CV Accuracy [ 0.80487805  0.6         0.725       0.725       0.675       0.7
  0.71794872  0.61538462  0.76923077  0.66666667], Average Accuracy 0.699910881801


In [87]:
# Finding the null accuracy, and here we can see it's just slightly worse if I just guess 
# rejected for every student rather than use our model

print y.value_counts()
print '====================================================='
print ('If I guess 0 for all I will have a probability of *{}* being correct'.format(1 - y.mean()))

0    271
1    126
Name: admit, dtype: int64
If I guess 0 for all I will have a probability of *0.682619647355* being correct


> ## Question 7.  Discussion
> Write up your discussion and future steps.

In conclusion from our we can see that when it comes to students with even accomplishments the prestige of their school plays a large factor in the UCLA acceptance decision.

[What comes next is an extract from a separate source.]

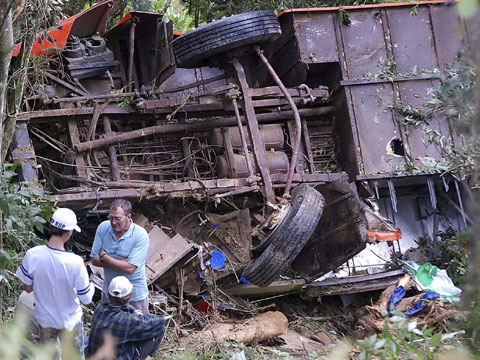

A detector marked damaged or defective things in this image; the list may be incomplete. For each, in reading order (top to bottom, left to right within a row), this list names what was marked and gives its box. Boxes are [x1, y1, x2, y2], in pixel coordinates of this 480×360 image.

overturned bus [10, 0, 476, 292]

For future steps I have no doubt we can further tune our model to get a higher prediction of accuracy (the scoring metric I will be using for this problem) by utlizing cross validation to create a more diversified sampling of data. Additionally, for our logistic regression the only parameter we altered was C. We can run grid search to help us further tune our model to our accuracy scoring approach.